*Text excerpt*.
3. Whether the Amended Lease Language is Clear and Unambiguous

Landlord contends it cited evidence raising a triable issue as to whether under the lease as amended tenant was obligated to pay landlord rent after August 31, 2006. We agree there were triable issues requiring reversal of summary judgment.

We note that shortly before ruling on tenant’s motion for summary judgment, the trial court denied landlord’s motion for summary adjudication, finding there was a triable issue as to when the lease terminated. Landlord’s motion for summary adjudication was founded in part on the proposition that, even if the lease termination date was disputed, it was undisputed that tenant was obligated under the second and third lease amendments to pay landlord rent after August 31, 2006. The trial court disagreed, concluding there were triable issues as to the termination date of the lease.

Unfortunately, the trial court was persuaded otherwise when ruling on tenant’s subsequent motion for summary judgment, which was founded on the theory that the lease amendments did not change the original lease termination date of August 31, 2006, and therefore tenant was not obligated to pay any rent after that date. The trial court’s initial inclination was to deny summary judgment on the same grounds it had recently denied landlord’s summary adjudication motion, but was persuaded during oral argument to change its mind and grant summary judgment.

*Data excerpts*.
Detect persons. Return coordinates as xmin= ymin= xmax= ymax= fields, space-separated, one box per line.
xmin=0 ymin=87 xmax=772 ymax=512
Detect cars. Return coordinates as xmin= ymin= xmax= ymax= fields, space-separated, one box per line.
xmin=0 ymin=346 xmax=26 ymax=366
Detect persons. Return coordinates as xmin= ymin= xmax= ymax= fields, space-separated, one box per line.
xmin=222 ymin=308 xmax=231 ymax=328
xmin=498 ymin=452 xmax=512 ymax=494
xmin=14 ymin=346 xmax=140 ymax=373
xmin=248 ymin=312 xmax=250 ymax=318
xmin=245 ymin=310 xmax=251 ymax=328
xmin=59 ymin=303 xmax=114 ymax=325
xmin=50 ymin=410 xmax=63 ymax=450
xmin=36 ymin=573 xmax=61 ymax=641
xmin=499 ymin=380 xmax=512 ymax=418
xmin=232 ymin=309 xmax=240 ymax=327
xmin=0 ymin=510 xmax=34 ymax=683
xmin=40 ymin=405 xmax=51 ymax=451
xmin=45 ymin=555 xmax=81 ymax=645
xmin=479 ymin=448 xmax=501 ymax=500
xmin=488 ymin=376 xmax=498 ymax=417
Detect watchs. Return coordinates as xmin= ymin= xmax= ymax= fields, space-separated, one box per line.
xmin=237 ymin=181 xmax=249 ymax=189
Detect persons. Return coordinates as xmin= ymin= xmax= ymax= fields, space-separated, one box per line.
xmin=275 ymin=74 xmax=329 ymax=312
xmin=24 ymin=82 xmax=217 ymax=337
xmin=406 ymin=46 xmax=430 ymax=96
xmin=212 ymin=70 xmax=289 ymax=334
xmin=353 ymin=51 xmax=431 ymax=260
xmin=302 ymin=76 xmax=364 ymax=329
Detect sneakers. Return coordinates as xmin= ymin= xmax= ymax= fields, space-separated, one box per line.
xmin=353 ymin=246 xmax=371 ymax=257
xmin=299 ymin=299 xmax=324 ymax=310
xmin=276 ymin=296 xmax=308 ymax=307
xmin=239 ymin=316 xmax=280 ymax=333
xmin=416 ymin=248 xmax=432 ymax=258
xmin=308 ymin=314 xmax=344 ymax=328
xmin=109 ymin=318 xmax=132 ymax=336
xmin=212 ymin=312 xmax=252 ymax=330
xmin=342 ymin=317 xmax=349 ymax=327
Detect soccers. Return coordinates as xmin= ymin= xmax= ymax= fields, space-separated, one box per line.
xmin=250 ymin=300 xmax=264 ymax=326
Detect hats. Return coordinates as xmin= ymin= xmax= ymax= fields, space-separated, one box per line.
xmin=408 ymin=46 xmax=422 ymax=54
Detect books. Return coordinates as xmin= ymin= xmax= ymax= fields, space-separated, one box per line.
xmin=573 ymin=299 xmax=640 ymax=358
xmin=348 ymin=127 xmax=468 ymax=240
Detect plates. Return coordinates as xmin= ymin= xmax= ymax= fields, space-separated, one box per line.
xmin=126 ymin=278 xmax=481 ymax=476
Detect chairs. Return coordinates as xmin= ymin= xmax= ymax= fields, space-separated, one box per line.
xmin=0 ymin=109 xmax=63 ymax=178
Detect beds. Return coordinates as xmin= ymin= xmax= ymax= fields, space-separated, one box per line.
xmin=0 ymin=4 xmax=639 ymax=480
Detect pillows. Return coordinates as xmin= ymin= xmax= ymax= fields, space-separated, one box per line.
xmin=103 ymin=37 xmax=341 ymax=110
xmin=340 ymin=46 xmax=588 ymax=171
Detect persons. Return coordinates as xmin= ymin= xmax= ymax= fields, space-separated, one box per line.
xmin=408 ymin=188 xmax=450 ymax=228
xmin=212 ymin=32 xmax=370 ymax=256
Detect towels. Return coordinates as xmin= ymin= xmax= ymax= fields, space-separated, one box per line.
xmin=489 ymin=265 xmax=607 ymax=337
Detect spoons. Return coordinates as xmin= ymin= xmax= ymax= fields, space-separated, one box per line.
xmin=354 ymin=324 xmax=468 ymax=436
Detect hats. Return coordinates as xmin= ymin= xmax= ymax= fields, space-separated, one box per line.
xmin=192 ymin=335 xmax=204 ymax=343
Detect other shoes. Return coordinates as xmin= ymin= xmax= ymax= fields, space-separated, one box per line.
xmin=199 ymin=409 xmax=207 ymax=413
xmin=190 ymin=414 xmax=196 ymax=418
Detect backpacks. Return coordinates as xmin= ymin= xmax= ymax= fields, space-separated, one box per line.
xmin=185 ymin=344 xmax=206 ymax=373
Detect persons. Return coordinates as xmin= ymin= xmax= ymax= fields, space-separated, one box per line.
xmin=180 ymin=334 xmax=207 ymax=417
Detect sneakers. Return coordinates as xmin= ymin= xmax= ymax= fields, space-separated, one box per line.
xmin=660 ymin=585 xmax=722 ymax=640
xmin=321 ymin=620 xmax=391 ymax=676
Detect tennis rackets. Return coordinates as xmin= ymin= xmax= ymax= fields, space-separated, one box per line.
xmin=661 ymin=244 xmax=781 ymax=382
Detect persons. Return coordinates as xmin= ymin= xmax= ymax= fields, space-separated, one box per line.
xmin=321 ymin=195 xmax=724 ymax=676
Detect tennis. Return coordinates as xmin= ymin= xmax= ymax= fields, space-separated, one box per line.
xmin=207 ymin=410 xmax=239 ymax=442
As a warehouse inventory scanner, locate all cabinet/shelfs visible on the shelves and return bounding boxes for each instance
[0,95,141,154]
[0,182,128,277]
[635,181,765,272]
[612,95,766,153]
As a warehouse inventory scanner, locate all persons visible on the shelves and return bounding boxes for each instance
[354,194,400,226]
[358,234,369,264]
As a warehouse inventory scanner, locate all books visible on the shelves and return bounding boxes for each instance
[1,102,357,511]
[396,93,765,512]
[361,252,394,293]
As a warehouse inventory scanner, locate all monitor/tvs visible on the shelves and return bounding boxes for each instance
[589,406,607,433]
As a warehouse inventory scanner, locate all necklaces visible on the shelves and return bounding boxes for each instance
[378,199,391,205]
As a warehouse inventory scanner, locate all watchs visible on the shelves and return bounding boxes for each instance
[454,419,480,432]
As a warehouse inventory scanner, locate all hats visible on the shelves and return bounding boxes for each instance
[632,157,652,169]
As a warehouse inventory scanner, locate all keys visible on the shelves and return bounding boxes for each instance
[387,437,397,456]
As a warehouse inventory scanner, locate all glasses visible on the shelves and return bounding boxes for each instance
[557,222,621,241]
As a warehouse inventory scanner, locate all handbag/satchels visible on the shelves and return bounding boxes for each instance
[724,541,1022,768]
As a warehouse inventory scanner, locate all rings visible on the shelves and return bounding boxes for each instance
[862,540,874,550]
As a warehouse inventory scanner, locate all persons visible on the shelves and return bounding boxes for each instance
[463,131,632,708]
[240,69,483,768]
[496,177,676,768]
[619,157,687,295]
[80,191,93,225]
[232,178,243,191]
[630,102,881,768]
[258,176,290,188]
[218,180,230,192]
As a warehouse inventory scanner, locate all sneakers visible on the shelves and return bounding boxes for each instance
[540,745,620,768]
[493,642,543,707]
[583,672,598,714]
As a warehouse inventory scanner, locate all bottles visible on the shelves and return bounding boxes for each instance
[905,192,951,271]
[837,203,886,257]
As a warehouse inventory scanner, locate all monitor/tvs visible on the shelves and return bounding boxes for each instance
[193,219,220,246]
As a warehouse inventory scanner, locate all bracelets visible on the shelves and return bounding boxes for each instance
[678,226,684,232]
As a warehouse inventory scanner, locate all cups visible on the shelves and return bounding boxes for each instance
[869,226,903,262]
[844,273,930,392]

*List of tasks*.
**A.** Answer these questions about the lease dispute excerpt, one answer per line:
(i) What original lease termination date does tenant's summary judgment motion rely on?
(ii) Whose motion for summary adjudication did the trial court deny?
(iii) At what stage was the trial court persuaded to grant summary judgment?
**B.** List every lease document, the original and each amendment, that the lease dispute excerpt mentions.
**C.** Resume the lease dispute excerpt after its final sentence.

*Outputs for the tasks*.
**A.**
(i) August 31, 2006
(ii) Landlord's
(iii) During oral argument

**B.**
The original lease
The second lease amendment
The third lease amendment

**C.**
During the hearing on tenant’s motion for summary judgment, the trial court astutely asked tenant’s attorney, “If I were to grant your motion based on the argument in your reply and in your motion and adopt your reasoning and to sustain the objection which you made to the documents that seek to add to or vary the terms of the contract that are offered by the plaintiff, might not an appellate court say something akin to the following: How can the Court say that the language of this contract is clear and explicit without saying the court simply chooses to ignore the language in the second and third amendment that provides for additional lease payments in the case of the second amendment one year beyond the defendant’s claimed expiration date of the lease, and in the case of the second amendment, two years beyond the date of the claimed expiration of the lease[?] [¶] How do you respond to that? Is the court simply to ignore that language and say we’ll take that out and say everything else is clear and explicit?”

Tenant’s attorney, Jason Gless, responded that “there is a simple explanation for it.” Gless explained that section 4.1 of the lease contained the actual requirement for paying rent and that provision stated that rent was to be paid on the first of each month through the term of the lease. When the lease term expired, there was no longer any obligation to pay rent. Gless acknowledged that the second and third amendments amended section 1.8, which stated the minimum rent to be paid in 2007 and 2008, but there was no mention of amending section 4.1 and tenant never exercised the option to extend the lease beyond August 31, 2006, under the addendum lease extension option provision.

Gless thus asserted that it was clear that the language in section 1.8 concerning rent to be paid in 2007 and 2008 was conditional upon landlord exercising its option to extend the lease, which landlord did not do. Based on this reasoning and the tenant’s similar reasoning in the reply brief, the trial court granted summary judgment and excluded all parol evidence concerning the intent of tenant and Bedford when entering into the lease and lease amendments.

In reviewing this summary judgment motion de novo, we must determine whether the lease as amended clearly and unambiguously states that tenant was not obligated to pay landlord rent after August 31, 2006.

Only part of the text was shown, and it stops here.